> [Exercise A]
In the Middle-earth guide, which two topics does the writer say will be discussed today?

> [Given passage]
Guide to Middle-earth – part one

            Middle-earth has been on my mind quite a lot lately – all thanks to The Rings of Power by Amazon. Last week I was celebrating my birthday and as part of the celebrations, MM and I watched all the episodes that were available. So, this new series was inevitable. Welcome to Middle-earth! Today we will talk about creation and geography. 

All we have to decide is what to do with the time that is given us. 

            Naturally, Tolkien came to my life in the form of movies – I will never forget watching Fellowship of the Ring for the first time, back in 2002. Yes, it came out a bit later in PL, give us a break. The first installment was breathtaking. My brother fell in love so deeply, he devoured all the books in the matter of one week. I was 9 and he was 11. Entering Middle-earth was spectacular.

My (then) tiny brain was not yet accustomed to fantasy – I was only beginning to like Star Wars. Growing up with such amazing series was something different. Watching LOTR was… Still is a family tradition. MM and I are watching the director’s cuts (14 hours of absolute perfection); my parents prefer the theatrical releases. 

Source: IMDb, © 2001 New Line Cinema.

To this day, I cry, laugh and relive the events as if it was the first time. But I am also a big fan of the source material – right after we watched these 7 episodes, I started reading the trilogy again. It’s calming me these days. Yet another familiar world to mend my anxiety.

> [Input for this task]
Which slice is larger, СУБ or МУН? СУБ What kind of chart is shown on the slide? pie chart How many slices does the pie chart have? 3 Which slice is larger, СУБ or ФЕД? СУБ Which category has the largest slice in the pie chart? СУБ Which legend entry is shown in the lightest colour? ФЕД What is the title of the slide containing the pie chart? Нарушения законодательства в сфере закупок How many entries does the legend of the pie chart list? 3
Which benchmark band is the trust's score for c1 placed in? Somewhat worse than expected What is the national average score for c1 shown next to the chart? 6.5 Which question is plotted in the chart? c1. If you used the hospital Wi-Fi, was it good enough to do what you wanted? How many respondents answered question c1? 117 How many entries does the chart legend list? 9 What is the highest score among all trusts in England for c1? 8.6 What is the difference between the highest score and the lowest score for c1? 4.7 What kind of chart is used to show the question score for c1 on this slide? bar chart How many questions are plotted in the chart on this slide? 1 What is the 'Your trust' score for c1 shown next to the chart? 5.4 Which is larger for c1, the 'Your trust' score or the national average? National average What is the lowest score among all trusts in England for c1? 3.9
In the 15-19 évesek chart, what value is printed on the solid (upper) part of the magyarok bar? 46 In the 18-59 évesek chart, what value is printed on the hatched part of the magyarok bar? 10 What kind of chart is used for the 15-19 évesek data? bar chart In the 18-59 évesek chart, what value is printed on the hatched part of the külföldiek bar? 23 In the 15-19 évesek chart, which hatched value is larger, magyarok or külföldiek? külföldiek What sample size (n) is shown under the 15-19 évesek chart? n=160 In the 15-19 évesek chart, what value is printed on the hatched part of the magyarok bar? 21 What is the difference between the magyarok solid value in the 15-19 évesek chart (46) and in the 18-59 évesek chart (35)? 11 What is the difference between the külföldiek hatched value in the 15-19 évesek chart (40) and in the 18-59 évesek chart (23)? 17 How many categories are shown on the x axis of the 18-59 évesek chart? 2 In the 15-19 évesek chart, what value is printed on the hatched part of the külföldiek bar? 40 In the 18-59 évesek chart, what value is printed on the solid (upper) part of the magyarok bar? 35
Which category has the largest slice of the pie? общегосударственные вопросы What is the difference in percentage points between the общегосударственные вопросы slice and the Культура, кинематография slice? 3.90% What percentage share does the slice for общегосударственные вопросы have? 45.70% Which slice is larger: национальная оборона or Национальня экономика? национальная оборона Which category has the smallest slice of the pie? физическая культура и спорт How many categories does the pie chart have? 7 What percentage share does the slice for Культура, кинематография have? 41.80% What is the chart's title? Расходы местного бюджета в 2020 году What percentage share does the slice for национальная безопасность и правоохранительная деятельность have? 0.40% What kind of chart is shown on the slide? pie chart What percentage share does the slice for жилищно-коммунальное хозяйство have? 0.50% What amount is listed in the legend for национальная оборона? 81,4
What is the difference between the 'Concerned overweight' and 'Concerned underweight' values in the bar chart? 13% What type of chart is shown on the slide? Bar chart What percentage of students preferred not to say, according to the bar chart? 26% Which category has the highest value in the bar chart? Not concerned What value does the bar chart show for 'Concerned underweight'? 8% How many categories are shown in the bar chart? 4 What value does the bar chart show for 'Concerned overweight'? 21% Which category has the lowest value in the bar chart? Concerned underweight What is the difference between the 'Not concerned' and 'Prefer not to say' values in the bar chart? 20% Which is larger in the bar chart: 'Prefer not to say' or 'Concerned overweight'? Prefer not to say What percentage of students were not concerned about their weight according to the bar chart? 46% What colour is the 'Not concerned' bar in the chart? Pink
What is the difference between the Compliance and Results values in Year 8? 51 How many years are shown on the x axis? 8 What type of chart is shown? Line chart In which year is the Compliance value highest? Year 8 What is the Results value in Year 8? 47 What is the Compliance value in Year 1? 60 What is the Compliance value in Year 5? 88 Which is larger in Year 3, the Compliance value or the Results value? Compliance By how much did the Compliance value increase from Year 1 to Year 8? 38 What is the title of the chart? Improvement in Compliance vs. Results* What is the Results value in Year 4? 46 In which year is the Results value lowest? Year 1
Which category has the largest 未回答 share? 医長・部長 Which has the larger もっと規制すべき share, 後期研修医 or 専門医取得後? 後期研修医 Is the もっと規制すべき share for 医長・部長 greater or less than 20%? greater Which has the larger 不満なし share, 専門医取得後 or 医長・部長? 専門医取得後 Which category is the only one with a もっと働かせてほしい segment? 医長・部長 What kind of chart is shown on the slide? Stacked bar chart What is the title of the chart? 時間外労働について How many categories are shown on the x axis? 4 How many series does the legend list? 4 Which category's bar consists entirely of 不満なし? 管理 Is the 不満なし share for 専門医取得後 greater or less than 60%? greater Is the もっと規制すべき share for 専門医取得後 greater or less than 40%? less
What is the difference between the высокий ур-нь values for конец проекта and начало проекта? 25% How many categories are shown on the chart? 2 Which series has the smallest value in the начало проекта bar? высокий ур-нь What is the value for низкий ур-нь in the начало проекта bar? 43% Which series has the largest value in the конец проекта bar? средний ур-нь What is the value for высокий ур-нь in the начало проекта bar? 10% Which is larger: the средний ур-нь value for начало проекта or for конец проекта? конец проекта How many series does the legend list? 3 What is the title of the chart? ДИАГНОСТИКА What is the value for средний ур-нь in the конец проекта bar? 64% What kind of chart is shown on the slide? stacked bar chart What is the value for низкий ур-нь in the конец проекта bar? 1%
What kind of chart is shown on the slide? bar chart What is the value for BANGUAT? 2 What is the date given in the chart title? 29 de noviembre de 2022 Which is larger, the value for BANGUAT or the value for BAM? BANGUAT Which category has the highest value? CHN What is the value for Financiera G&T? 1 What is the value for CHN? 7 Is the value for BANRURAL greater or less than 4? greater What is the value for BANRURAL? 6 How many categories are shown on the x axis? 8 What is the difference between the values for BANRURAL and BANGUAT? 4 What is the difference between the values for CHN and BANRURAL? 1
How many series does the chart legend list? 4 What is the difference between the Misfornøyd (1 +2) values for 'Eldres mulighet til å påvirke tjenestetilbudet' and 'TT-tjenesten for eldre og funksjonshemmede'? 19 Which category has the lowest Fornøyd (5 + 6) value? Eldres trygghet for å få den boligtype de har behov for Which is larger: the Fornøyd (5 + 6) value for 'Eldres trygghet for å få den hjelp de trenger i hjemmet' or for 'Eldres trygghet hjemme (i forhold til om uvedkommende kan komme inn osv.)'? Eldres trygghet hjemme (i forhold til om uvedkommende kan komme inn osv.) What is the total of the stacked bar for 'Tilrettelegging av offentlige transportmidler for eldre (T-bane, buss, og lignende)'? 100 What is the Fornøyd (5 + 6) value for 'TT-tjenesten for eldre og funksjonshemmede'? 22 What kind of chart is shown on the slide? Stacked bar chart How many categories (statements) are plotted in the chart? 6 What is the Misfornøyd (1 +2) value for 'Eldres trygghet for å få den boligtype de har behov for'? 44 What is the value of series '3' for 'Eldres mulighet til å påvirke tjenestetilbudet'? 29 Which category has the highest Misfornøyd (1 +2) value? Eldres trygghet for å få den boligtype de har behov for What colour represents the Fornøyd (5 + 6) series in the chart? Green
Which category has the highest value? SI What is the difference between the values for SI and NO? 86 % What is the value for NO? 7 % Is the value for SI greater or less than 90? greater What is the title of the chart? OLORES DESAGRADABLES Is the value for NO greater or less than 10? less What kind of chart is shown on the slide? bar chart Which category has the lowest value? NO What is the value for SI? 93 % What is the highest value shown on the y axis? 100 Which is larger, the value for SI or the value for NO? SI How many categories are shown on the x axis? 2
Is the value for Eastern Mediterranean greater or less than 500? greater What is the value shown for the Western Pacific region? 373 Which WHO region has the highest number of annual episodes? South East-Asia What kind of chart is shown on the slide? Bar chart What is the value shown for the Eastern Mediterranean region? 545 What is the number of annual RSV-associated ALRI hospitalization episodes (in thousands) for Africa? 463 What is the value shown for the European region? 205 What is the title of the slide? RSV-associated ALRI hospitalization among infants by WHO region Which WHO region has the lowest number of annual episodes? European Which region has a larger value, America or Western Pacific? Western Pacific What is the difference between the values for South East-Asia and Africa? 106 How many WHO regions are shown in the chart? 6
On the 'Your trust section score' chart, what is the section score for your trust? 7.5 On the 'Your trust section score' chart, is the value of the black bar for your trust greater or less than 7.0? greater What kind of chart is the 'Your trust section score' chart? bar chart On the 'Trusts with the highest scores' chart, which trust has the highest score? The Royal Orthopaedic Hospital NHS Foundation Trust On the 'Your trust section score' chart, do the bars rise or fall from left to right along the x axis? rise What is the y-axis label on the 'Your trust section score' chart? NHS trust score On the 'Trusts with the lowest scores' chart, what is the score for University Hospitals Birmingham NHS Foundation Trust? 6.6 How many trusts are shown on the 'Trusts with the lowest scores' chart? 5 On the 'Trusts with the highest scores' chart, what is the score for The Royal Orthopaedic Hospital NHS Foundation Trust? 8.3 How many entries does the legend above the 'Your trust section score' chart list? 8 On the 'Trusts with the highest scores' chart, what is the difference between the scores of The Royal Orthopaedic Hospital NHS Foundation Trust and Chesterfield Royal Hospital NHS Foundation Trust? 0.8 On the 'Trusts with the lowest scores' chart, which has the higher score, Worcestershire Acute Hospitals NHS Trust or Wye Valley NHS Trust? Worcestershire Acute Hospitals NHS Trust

> [Exercise B]
Reproduce the part of the records that opens with their first line and closes with the line containing "Which benchmark band", including both of those lines.

> [Task answer A]
Creation and geography.

> [Task answer B]
Which slice is larger, СУБ or МУН? СУБ What kind of chart is shown on the slide? pie chart How many slices does the pie chart have? 3 Which slice is larger, СУБ or ФЕД? СУБ Which category has the largest slice in the pie chart? СУБ Which legend entry is shown in the lightest colour? ФЕД What is the title of the slide containing the pie chart? Нарушения законодательства в сфере закупок How many entries does the legend of the pie chart list? 3
Which benchmark band is the trust's score for c1 placed in? Somewhat worse than expected What is the national average score for c1 shown next to the chart? 6.5 Which question is plotted in the chart? c1. If you used the hospital Wi-Fi, was it good enough to do what you wanted? How many respondents answered question c1? 117 How many entries does the chart legend list? 9 What is the highest score among all trusts in England for c1? 8.6 What is the difference between the highest score and the lowest score for c1? 4.7 What kind of chart is used to show the question score for c1 on this slide? bar chart How many questions are plotted in the chart on this slide? 1 What is the 'Your trust' score for c1 shown next to the chart? 5.4 Which is larger for c1, the 'Your trust' score or the national average? National average What is the lowest score among all trusts in England for c1? 3.9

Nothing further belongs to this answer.